**TEXT TO READ**:
★ ★ ★ ★ ★ ★ ★

RulerConfig definition

The following CRD defines the ruler configuration to access AlertManager hosts and to access a global Remote-Write-Endpoint (e.g. Prometheus, Thanos, Cortex). The types are split in three groups:

  1. RulerSpec: This spec includes general settings like evalution and poll interval.
  2. AlertManagerSpec: This spec includes all settings for pushing alert notifications to a list of AlertManager hosts.
  3. RemoteWriteSpec: This spec includes all settings to configure a single global remote write endpoint to send recorded metrics.

Note: Sensitive authorization information are provided by a Kubernetes Secret resource, i.e. basic auth user/password, header authorization (See AuthorizationSecretName). The Secret is required to live in the same namespace as the RulerConfig resource.

package v1beta1

import (
    monitoringv1 "github.com/prometheus-operator/prometheus-operator/pkg/apis/monitoring/v1"
    metav1 "k8s.io/apimachinery/pkg/apis/meta/v1"
)

// LokiDuration defines the type for Prometheus durations.
//
// +kubebuilder:validation:Pattern:="((([0-9]+)y)?(([0-9]+)w)?(([0-9]+)d)?(([0-9]+)h)?(([0-9]+)m)?(([0-9]+)s)?(([0-9]+)ms)?|0)"
type LokiDuration string

// AlertManagerDiscoverySpec defines the configuration to use DNS resolution for AlertManager hosts.
type AlertManagerDiscoverySpec struct {
    // Use DNS SRV records to discover Alertmanager hosts.
    //
    // +optional
    // +kubebuilder:validation:Optional
    Enabled bool `json:"enabled"`

    // How long to wait between refreshing DNS resolutions of Alertmanager hosts.

★ ★ ★ ★ ★ ★ ★

**GIVEN ENTRIES**:
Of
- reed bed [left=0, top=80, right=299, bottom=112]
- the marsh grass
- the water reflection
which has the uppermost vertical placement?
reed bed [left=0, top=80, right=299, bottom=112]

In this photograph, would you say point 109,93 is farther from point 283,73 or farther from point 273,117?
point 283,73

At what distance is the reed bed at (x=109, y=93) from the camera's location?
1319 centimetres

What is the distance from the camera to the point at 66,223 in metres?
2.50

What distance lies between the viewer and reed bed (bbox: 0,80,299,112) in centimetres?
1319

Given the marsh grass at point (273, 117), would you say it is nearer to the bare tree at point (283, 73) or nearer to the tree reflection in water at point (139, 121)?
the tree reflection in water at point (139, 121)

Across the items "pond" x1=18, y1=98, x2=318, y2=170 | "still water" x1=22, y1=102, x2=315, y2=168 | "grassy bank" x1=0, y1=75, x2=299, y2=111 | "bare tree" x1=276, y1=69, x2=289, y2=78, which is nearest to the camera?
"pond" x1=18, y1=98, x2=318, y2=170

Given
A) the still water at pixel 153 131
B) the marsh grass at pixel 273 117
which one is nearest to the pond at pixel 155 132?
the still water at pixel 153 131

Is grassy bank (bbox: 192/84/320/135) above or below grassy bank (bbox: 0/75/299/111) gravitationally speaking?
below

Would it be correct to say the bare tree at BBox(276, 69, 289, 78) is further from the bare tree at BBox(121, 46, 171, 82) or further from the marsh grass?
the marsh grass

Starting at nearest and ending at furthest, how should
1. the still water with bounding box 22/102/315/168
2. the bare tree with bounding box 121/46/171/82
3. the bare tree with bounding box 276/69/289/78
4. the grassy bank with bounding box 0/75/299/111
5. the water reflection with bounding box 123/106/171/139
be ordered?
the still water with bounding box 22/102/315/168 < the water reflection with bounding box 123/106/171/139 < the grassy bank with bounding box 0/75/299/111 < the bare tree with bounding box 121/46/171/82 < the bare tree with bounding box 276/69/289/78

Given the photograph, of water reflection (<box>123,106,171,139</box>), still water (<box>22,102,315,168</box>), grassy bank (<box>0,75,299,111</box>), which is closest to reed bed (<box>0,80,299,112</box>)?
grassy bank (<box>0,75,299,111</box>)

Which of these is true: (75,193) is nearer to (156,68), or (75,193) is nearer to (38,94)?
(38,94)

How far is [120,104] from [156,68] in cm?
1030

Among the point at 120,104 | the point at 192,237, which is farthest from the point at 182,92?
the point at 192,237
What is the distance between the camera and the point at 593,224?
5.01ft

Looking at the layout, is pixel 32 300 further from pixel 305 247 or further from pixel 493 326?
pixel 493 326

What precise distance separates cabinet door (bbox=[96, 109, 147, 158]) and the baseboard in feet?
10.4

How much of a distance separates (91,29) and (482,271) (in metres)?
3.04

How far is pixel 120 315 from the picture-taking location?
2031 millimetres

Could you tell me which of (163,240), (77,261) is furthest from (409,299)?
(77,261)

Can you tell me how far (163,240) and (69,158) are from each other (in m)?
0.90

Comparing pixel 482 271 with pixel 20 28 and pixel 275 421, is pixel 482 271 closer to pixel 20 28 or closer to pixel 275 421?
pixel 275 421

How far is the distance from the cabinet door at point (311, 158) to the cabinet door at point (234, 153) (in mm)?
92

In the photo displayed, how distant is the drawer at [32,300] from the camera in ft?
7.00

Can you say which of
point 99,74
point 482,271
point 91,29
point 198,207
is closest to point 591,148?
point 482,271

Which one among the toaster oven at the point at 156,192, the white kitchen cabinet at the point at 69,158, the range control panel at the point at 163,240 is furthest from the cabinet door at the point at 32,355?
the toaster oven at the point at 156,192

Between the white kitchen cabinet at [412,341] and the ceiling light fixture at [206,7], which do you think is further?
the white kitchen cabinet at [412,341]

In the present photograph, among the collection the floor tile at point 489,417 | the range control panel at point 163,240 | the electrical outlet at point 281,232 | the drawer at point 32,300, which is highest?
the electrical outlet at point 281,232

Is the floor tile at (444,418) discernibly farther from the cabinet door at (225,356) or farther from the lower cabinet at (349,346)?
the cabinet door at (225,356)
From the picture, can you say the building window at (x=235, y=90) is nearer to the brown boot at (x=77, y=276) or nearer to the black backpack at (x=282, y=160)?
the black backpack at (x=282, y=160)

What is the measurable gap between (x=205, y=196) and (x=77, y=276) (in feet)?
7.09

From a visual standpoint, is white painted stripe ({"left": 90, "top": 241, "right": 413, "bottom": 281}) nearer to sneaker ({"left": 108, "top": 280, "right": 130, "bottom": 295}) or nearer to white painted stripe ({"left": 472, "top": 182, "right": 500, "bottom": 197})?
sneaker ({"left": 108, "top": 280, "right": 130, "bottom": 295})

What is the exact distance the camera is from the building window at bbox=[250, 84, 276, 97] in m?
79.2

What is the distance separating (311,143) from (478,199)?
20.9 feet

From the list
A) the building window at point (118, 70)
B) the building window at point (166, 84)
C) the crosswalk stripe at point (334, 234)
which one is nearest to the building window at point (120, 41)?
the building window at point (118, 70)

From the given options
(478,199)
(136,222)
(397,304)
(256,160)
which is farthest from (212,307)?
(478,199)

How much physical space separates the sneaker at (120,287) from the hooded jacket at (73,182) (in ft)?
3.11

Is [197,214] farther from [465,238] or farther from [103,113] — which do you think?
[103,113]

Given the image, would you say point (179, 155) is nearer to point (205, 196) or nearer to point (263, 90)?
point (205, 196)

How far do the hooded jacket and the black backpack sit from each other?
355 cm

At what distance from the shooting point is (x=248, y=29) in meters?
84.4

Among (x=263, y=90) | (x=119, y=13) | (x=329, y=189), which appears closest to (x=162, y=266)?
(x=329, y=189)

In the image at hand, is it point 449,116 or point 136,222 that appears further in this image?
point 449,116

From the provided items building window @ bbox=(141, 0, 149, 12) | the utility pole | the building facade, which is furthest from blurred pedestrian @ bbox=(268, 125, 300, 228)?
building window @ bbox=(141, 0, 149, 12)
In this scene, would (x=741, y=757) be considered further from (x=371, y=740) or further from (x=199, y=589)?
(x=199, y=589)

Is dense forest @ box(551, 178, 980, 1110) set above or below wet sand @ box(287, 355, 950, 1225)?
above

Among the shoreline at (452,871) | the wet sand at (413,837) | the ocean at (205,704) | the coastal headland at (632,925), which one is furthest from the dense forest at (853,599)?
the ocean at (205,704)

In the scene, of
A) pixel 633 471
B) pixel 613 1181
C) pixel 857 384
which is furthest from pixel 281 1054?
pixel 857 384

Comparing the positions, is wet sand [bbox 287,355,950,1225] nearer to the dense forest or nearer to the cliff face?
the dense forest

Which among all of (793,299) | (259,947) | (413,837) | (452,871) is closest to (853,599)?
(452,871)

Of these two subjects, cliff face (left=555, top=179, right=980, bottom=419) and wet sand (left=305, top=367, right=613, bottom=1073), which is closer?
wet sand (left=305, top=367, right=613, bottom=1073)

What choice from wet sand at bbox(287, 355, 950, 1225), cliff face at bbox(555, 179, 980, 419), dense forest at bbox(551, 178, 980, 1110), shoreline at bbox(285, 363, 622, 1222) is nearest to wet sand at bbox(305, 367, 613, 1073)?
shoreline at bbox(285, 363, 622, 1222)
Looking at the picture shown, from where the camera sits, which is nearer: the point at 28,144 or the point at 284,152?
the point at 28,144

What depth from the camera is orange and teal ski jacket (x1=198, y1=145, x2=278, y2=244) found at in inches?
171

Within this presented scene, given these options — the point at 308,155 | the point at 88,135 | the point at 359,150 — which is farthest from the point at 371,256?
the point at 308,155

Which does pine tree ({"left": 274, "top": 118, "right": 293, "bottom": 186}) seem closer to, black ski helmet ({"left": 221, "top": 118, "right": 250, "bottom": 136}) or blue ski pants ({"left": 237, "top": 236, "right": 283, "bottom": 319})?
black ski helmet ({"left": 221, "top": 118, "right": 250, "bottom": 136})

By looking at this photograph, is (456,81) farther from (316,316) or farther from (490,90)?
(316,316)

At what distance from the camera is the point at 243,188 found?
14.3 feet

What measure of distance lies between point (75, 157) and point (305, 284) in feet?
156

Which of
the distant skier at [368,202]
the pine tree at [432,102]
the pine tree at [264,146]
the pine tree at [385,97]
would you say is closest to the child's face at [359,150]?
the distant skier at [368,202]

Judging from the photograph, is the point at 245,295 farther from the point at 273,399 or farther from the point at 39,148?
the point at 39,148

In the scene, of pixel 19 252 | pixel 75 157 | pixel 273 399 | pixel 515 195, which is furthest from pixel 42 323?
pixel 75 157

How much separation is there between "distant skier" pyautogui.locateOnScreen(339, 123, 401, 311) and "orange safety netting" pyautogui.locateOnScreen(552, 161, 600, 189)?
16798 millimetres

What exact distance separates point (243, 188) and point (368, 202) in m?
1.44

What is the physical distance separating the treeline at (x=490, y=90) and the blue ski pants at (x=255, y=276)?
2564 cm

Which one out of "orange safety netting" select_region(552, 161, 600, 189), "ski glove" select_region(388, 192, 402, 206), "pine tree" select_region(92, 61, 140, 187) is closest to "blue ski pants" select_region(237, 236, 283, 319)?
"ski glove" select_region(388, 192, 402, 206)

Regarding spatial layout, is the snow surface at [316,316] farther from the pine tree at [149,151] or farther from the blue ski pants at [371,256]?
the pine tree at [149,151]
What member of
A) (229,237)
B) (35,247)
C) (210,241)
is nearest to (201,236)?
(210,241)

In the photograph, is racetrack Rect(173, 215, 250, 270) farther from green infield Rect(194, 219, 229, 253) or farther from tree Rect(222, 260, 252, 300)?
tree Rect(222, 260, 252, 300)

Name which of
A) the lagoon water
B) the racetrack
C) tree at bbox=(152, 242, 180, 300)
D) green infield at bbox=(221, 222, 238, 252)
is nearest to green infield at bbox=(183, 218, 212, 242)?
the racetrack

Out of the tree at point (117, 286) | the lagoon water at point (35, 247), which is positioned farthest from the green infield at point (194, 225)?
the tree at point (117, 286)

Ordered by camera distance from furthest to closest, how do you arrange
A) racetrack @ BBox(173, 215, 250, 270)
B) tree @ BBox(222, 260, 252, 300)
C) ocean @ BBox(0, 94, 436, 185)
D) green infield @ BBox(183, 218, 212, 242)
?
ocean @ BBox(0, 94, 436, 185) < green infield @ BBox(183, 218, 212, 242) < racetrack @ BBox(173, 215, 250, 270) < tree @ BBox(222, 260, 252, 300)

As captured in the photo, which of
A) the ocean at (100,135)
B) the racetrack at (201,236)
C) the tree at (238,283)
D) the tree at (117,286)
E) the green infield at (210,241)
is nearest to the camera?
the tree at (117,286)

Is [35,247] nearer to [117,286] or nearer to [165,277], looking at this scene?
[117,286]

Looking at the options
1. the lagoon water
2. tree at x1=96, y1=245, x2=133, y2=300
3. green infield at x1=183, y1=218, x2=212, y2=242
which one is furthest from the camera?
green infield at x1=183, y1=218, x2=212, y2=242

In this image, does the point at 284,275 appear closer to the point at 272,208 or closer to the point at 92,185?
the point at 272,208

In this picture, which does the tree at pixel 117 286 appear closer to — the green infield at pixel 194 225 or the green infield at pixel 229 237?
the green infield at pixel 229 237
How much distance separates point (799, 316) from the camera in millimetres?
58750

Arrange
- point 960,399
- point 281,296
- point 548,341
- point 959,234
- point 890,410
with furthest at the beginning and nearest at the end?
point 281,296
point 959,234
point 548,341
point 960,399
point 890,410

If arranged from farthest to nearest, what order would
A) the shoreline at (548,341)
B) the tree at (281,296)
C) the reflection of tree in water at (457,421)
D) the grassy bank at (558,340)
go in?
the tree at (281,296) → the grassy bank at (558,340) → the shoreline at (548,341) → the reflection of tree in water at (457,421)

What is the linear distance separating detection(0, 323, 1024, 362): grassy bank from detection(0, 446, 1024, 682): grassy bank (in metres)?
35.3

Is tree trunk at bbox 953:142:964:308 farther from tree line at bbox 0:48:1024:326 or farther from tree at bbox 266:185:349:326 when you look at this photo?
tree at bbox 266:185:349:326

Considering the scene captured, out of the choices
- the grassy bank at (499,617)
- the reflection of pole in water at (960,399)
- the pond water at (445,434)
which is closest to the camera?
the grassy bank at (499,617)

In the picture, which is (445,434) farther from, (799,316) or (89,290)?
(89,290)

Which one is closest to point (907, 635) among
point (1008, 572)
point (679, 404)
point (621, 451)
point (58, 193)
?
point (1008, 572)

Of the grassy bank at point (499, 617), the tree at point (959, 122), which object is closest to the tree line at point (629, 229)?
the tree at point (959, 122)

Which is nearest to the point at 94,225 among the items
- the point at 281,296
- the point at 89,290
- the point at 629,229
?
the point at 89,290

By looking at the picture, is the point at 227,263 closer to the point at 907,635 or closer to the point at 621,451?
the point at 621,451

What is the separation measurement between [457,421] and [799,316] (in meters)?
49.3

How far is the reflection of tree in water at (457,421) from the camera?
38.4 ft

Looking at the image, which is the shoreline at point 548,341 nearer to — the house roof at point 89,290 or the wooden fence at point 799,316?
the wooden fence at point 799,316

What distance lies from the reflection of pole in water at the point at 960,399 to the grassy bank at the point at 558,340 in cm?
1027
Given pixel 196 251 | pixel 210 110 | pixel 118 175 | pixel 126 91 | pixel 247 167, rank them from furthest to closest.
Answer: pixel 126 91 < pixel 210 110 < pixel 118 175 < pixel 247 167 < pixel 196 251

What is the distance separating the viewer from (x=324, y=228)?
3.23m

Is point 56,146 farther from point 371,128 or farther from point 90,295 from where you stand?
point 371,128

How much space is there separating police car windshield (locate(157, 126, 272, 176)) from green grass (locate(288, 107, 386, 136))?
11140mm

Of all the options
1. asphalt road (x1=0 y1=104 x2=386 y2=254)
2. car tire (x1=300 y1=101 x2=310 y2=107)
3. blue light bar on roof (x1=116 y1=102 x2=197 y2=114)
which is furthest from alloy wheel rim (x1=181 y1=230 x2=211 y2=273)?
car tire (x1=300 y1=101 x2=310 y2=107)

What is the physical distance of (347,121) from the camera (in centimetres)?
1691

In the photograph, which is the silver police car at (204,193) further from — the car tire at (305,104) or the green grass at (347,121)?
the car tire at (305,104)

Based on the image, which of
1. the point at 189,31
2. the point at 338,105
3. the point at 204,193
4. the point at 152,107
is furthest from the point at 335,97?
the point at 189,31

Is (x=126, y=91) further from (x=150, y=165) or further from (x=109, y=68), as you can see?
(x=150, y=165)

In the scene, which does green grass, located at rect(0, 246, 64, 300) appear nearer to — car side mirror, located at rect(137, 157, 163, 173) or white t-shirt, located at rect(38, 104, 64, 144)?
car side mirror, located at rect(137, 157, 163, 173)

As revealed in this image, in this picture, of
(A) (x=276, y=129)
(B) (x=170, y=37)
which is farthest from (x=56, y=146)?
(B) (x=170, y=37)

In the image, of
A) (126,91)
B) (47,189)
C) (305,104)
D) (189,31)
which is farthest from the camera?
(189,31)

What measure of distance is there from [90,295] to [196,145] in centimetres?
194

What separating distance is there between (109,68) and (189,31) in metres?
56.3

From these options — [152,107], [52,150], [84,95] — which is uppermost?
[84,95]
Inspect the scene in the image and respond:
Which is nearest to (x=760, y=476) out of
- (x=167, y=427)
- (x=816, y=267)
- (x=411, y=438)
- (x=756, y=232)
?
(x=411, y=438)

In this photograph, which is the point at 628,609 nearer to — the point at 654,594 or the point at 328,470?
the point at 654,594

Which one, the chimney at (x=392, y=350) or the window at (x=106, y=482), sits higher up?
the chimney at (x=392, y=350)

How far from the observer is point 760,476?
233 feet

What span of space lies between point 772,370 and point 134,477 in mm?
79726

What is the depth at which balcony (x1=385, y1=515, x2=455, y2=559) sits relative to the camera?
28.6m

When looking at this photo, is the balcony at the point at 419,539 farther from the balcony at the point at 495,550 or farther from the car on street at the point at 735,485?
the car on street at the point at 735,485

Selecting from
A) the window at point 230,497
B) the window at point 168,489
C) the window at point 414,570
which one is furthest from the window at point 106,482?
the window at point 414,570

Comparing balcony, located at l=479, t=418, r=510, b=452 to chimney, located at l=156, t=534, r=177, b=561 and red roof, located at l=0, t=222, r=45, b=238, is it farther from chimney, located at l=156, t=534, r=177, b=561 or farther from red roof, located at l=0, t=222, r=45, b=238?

★ ★ ★ ★ ★ ★ ★

**THE TASKS**:
A: Transcribe the section of the RulerConfig definition that starts at the words "The following CRD" and stops after "and poll interval.".
B: List the groups into which the RulerConfig definition divides its types.

**RESULTS FOR THE EXERCISE**:
A:
The following CRD defines the ruler configuration to access AlertManager hosts and to access a global Remote-Write-Endpoint (e.g. Prometheus, Thanos, Cortex). The types are split in three groups:

  1. RulerSpec: This spec includes general settings like evalution and poll interval.

B: RulerSpec, AlertManagerSpec, RemoteWriteSpec